Saturday, December 17, 2011

SaaS that has ASPX in the URL? Run away.

This is not a Windows bashing post. I worked on Windows exclusively for about 10 years and it's what we run in our house. Developing for Windows is a great experience, with Visual Studio, C#, the .NET framework, Microsoft has made it so. That said...

Heard of SaaS? It's all the hotness after software vendors figured out that selling software for businesses to run on their own computers wasn't going to work anymore. Thanks to the fast-paced American business market and pointy-haired CIO types, we no longer have funds for local IT folks to deploy and operate machinery. So we'll pay 3x as much for a "hosted" solution. That's where SaaS comes in to rip us off offer a solution.

In any case, two of the most appalling SaaS products I've seen in the past year has been from vendors who based their stack all on Microsoft technology. For one of them, when you take a look at their product, it takes about 10 seconds to figure out this is a mishmash of ASP.NET 1.0, 1.1, 2.0 (and so on), components. Overall, It has the old and truly busted behavior of a Microsoft "web application" that uses Viewstate and iframes. God help you if you refresh or hit the back button. The other vendor didn't even support non-IE for the first 3 months of us being on their platform.
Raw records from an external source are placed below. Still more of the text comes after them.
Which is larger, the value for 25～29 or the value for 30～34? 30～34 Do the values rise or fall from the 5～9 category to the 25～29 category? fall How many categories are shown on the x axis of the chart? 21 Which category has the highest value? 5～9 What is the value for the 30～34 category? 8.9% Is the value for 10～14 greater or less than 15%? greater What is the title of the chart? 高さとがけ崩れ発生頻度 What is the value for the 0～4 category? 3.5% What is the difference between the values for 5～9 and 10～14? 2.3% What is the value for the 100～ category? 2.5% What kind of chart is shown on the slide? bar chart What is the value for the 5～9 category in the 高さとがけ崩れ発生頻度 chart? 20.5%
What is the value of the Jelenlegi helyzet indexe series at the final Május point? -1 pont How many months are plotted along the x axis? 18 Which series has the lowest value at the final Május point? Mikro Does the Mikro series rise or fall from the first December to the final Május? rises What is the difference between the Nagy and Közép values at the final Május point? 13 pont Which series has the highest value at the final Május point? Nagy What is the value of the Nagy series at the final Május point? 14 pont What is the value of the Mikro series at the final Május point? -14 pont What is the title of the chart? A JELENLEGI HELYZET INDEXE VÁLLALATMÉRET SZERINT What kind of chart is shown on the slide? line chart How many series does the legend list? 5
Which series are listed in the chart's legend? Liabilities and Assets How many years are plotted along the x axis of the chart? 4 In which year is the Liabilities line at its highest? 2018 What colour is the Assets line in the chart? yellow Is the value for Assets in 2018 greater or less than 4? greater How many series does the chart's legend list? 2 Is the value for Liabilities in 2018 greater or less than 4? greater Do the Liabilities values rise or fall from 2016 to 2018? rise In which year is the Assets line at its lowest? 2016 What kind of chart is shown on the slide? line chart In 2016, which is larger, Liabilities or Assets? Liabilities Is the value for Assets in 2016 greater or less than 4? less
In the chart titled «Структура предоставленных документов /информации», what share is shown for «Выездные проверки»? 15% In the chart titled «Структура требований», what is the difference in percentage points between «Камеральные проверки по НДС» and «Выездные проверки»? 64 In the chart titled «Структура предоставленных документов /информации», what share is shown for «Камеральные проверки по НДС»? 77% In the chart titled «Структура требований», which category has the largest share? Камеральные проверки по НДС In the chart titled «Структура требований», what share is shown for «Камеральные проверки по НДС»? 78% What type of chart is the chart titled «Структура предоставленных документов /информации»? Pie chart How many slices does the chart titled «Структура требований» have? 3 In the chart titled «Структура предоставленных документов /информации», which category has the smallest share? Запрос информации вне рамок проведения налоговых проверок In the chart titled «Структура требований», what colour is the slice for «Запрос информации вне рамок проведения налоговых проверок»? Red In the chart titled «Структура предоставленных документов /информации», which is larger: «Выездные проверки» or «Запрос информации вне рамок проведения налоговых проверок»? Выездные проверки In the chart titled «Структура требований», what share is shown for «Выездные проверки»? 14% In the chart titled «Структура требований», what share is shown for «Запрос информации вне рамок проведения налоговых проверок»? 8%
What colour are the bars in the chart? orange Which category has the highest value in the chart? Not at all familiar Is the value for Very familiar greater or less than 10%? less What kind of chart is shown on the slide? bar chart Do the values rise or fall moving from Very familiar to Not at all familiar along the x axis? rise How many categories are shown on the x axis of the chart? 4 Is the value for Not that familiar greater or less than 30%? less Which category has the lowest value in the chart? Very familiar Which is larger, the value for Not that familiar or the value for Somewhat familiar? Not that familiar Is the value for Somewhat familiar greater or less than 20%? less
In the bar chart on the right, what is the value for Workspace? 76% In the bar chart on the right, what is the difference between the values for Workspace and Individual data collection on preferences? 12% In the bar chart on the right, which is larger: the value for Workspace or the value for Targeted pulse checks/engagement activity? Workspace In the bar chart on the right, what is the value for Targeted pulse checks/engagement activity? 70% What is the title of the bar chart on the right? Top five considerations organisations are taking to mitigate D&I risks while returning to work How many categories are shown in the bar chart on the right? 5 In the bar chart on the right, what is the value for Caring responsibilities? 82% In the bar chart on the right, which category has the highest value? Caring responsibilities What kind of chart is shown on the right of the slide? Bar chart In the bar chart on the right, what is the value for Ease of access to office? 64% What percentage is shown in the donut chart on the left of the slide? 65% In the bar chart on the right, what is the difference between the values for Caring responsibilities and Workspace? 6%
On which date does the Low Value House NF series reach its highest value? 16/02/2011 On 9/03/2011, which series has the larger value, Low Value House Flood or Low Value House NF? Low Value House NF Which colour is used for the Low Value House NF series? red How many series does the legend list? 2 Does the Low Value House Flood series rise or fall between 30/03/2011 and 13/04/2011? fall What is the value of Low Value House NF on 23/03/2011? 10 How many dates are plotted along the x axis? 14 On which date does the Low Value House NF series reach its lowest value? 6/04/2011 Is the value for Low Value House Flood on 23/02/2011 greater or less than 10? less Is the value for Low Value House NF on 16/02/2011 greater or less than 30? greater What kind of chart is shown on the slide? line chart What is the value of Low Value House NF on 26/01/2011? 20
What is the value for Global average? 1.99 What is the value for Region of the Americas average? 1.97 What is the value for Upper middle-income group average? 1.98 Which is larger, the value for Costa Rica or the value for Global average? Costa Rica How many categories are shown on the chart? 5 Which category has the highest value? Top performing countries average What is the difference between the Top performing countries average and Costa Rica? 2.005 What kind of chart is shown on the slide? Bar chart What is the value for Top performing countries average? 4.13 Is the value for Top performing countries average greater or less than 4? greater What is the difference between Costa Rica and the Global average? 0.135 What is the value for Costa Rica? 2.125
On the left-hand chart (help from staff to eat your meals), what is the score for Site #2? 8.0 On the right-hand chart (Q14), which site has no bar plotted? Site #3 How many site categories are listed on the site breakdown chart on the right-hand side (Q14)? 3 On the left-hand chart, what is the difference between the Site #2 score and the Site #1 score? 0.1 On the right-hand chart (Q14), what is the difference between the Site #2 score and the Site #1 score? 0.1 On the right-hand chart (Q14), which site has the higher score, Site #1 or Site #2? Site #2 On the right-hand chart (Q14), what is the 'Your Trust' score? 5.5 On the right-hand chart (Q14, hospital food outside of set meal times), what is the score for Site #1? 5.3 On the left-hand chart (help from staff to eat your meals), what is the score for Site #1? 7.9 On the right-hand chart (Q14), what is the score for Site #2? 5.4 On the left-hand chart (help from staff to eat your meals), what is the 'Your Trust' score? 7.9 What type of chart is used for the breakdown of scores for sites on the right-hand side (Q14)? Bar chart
How our people ever decided to use this, since we almost all work on Macs, I'll never know, but it's absolutely outrageous in 2011 if your website doesn't support Safari, Chrome and Firefox.

The problem with using extensive Microsoft libraries like this is that you are bound to what they implement. The web will improve. Compare the HTML and Javascript used in 2000 to that of a website today. When you're depending on Microsoft's "webforms" and such to generate that code, you are at their whims for your user's experience. Then when Microsoft decides to upgrade that experience, you'll need to upgrade, but oftentimes that legacy code won't be easy to upgrade. Consider the state of the art in .NET web tech from 2002 until now: porting all of that UX from Webforms 1.0 to ASP.MVC ... that's just not easy.

In general, I would run away from Microsoft tech for building a SaaS unless there are circumstances that require it. One is integration with other services on the Windows platform. Then it makes a lot of sense. Let's say your SaaS specifically helps people manage IIS instances for their own websites, and those customers want to use IIS. Fine, whatever.

On my last Windows project, I did the math on how much we'd save in software licenses by moving to Linux. It was only around $250K... not enough to justify the move. But having been removed from Windows for work for a year now, I'm fairly convinced that when you're building a service, you should go for Linux and FOSS, and it has nothing to do with up front cost. You just don't control your own destiny otherwise. Problem with MSVC? Bitch to Microsoft on their issue voting system and hope they fix it. Problem with GCC? Patch that shit. And being a customer of SaaS, I'm just not going to trust vendors that don't understand this.